BankSim Fraud Detection - ML Comparison

Hey everyone,
I'm currently writing my Master-Thesis about a comparison between Graph ML and traditional ML.

For this purpose I use this BankSim dataset and want to perform a Logistic Regression with Python and a Node Classification from the Graph Data Science Library. Unfortunately, in neo4j I do not achieve an accuracy above 68% (with Python I achieve 98%). Since I am using the same dataset for the algorithms, I assume that there are problems with the in-memory graph. I have used the following query to create it:

//12. Create in-memory graph for predictions
CALL gds.graph.create(
    'fraud_model_data', {
        Customer: { 
            label: 'Model_Data',
            properties: {
                fastrp_embedding:{property:'fastrp-embedding', defaultValue:0},
                did_fraud:{property:'did_fraud', defaultValue:0}
        Holdout_Customer: { 
            label: 'Holdout_Data',
            properties: {
                fastrp_embedding:{property:'fastrp-embedding', defaultValue:0},
                did_fraud:{property:'did_fraud', defaultValue:0}
YIELD graphName, nodeCount, relationshipCount;

I would appreciate if someone could assist me with this problem.

Best regards,

Hi @philip - I think we need a bit more information to be able to help you out.

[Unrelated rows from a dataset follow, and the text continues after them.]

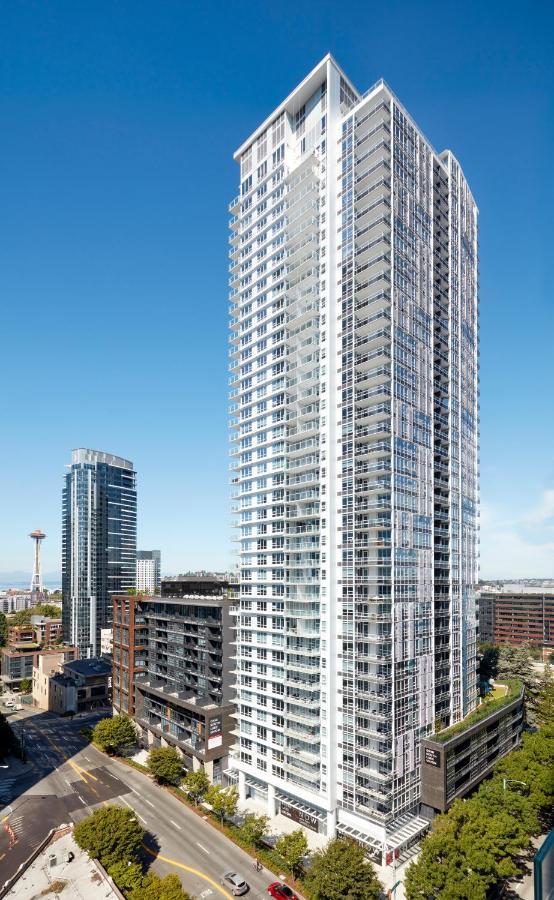 Level Seattle Downtown - South Lake Union ภายนอก รูปภาพ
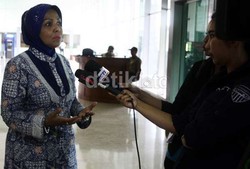 Ditanya Soal Ancaman Pemecatan, Ini Respons Nurhayati
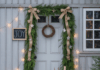 Easy Front Door Christmas Decorations: Fast, Festive, and DIY-Friendly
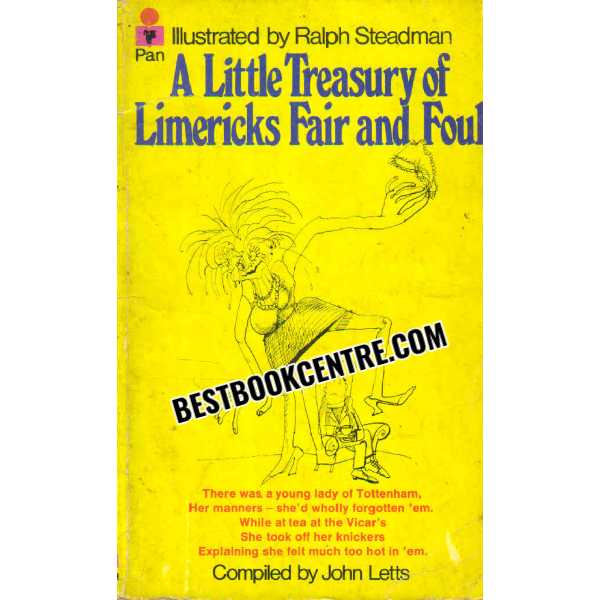 A Little Treasury of Limericks Fair and Foul 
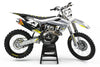 Husqvarna TC 50 Custom Graphics Kit Decals (2017-2020)
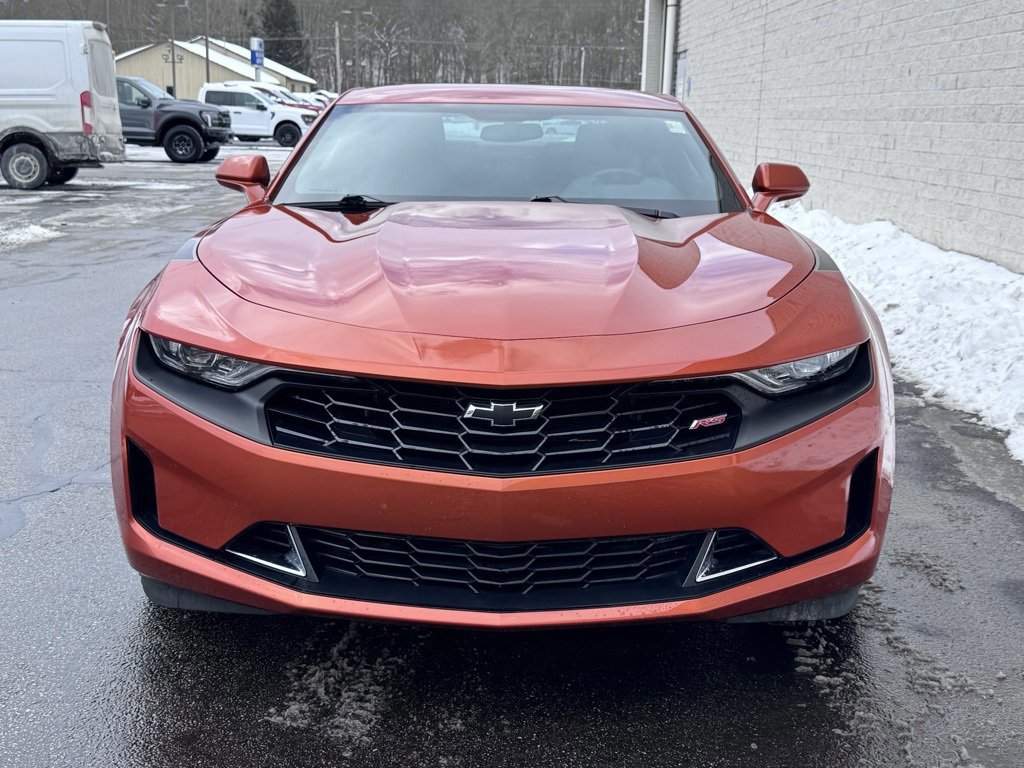 Used 2024 Chevrolet Camaro LT w/ RS Package image 9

Are you using the same features in Python and GDS? And the same datasets for your model vs the holdout?

Have you spent time tuning your embeddings, and the parameters for node classification?

The graph create command looks ok, but the difference likely comes down to input features and tuning.

Hi @alicia_frame1,

thanks for your answer.
I am doing the preprocessing part (incl. Downsampling) in python and export the .csv for GDS to apply the algorithms to the same set of data.

I am using this in-memory graph and apply fastRP with the following parameters:

//04. Create in-memory graph
CALL gds.graph.create(
YIELD graphName, nodeCount, relationshipCount,createMillis;

//08. Apply fastRP
CALL gds.fastRP.write(
    embeddingDimension: 256, 
    writeProperty: 'fastrp-embedding'
YIELD nodePropertiesWritten

If I check the nodes with the embedding, it seems that there are only zeros as embeddings (0,0,0,0,...,0). I think that is not the way it should be, right?

To select the fraud customers, I am using the following code

//09. Select fraud customers
MATCH (c:Customer)-[:MAKE]->(t:Transaction{fraud: 1})
SET c.did_fraud=1, c:Model_Data;

and to select non-fraud customers:

//10. Select non-fraud customers
MATCH (c:Customer)-[:MAKE]->(t:Transaction{fraud: 0})
SET c.did_fraud=0, c:Model_Data;

Hope this helps, otherwise I am happy to provide more information.

As a first step, you'll want to tune your embeddings so they're representative of your graph. Our docs have a great section on the different parameters you can tweak and what they mean. There are multiple ways to do this: generating different embeddings with different parameter combinations and trying each one out with your model (and seeing which gets the highest score), using NEuler to visualize your results, or evaluating them using python tooling.

Running embeddings with just default values is unlikely to provide you with anything informative - which you're seeing with your all zero embeddings.

You may also want to consider which embedding you use: if you have node properties (and I assume you do, if you're using the same data in a standard classifier), you can use fastRPExtended or graphSage to embed both graph topology and node properties.

You'll also want to look at tuning your ML model: setting the penalty, batchSize, tolerance etc will all impact your model accuracy. We have a docs page on that as well: Training methods - Neo4j Graph Data Science

Finally, you'll want to look at the data you're using in your model. If it's too imbalanced, your results might be poor - and we don't automatically correct for imbalanced data (although you can adjust your evaluation metrics).

If you're looking for a quick walk through - without much tuning - you can check out my PaySim demo here: GitHub - AliciaFrame/PaySim_GDS_demo: Demo of using the graph data science library (Neo4j GDS 1.6) on a simulated fraud data set with Bloom

Hi Philip, in the neo4j documentation,I saw that the node classification algorithm uses Logistic Regression as a classifier. May I know what algorithm did you use in python for classification? May I also know how did you give the embeddings as input to the algorithm?

@alicia_frame1 According to the documentation: Fast Random Projection - Neo4j Graph Data Science

FastRP can only be used for homogenous graph. In this project, there are two label types: customer and transaction. Can FastRP be used here? Just want to confirm this.